- **Text section**
Neither. Dragons are six-limbed, warm blooded entities with scales. They're closer to birds than mammals, but they're clearly their own kingdom.

This. Dragons only make sense as their own group. Which also opens up interesting room for exploring variants and other forms of draconic life.

They're Chordates.

No.

They're mother fucking dinosaurs.

...

Insects

Successful chimera of everything.
If you are talking about D&D dragons, read Draconomicon.

>their own kingdom
Slow down, cowboy!

>Poor Little Primate Boy

This brings memories of an old comedy show that had a sketch about a group of knights who killed dragons to sell their meat.

They are their own class of animals. Six limbs, laying eggs, warm blooded but at least the same level of intelligence as humans.

Neither, it goes like:

>Mammalia
>Aves
>Reptlia
>Whatever fish are...
>Draconia

Didnt the 2e Draconomicon answer all these questions?
I seem to remember fully detailed drawings of skeletal structure and all that fun stuff....
Off to my library to see if that's the right book

>Class Draconia
Belong to the Chordata Phylum: Warm blood, scales, egg based reproduction, 4 chambered heart. 4 fingers per limb plus a dewclaw.

Most Draconia creatures have six limbs, but in some cases, a pair of them can have evolved to become merely vestigial.

Most known orders:
>Iveria
Wyverns and Drakes, forelegs become vestigal, high developt wing, usually good fliers with loner behavior.

>Verus Dracus
Literally true dragons, most of the fully formed six limbed dragons, but also include pseudo-dragons.

>Serpens
No visible external limbs, or just wings.

This is starting to sound like Monster Hunter. Which is totally fine by me.

Don't forget Longs:
>Sinodraco
Serpentine bodies, no wings, use magic for flight.

Considering that they have 6 limbs i say they are an early branch of reptiles that split of together with mammals but are a sepparate group.

Shouldn't this be a Familie within Serpens? they seem to have the same overall morphology

No.

- **Exercise data**

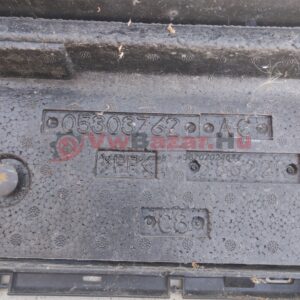 Első lökhárító JEEP PATRIOT fekete 05116471aa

- **Requirement A**
Transcribe the part of the dragon classification thread that begins with the words containing "Neither. Dragons are" and ends with "of draconic life.".
- **Requirement B**
In the dragon classification thread, which group names appear under "Most known orders"?
- **Requirement C**
Resume the dragon classification thread after its final line.

- **Answer space A**
Neither. Dragons are six-limbed, warm blooded entities with scales. They're closer to birds than mammals, but they're clearly their own kingdom.

This. Dragons only make sense as their own group. Which also opens up interesting room for exploring variants and other forms of draconic life.

- **Answer space B**
Iveria
Verus Dracus
Serpens

- **Answer space C**
Those are Ichtio-Dracus

Dragons that grow from a fish-like larva form, to amphibious horned serpentine form to a four-legged serpentine lung as they age.

They fly by using a magical sediment that gathers in the form of pearls arround their necks.
These pearls allow them to manipulate lightning and electromagnetic fields.

Dragons are for loving and protecting.

Based Laius dropping truth bombs left and right.

Depends. Is the lizard a proto-mammal from the Synapsid family line?

Dragons are known to have many evolutionary spinoffs as well, Griffons, basalisks, cockatrices, and the sapient kobolds are theorized to be evolved from scaled and plumed draconis ancestors

>their own kingdom

You mean their own class?

Dragons are for rape.

>their own kingdom.

WHAT

There was a Disney movie about that too.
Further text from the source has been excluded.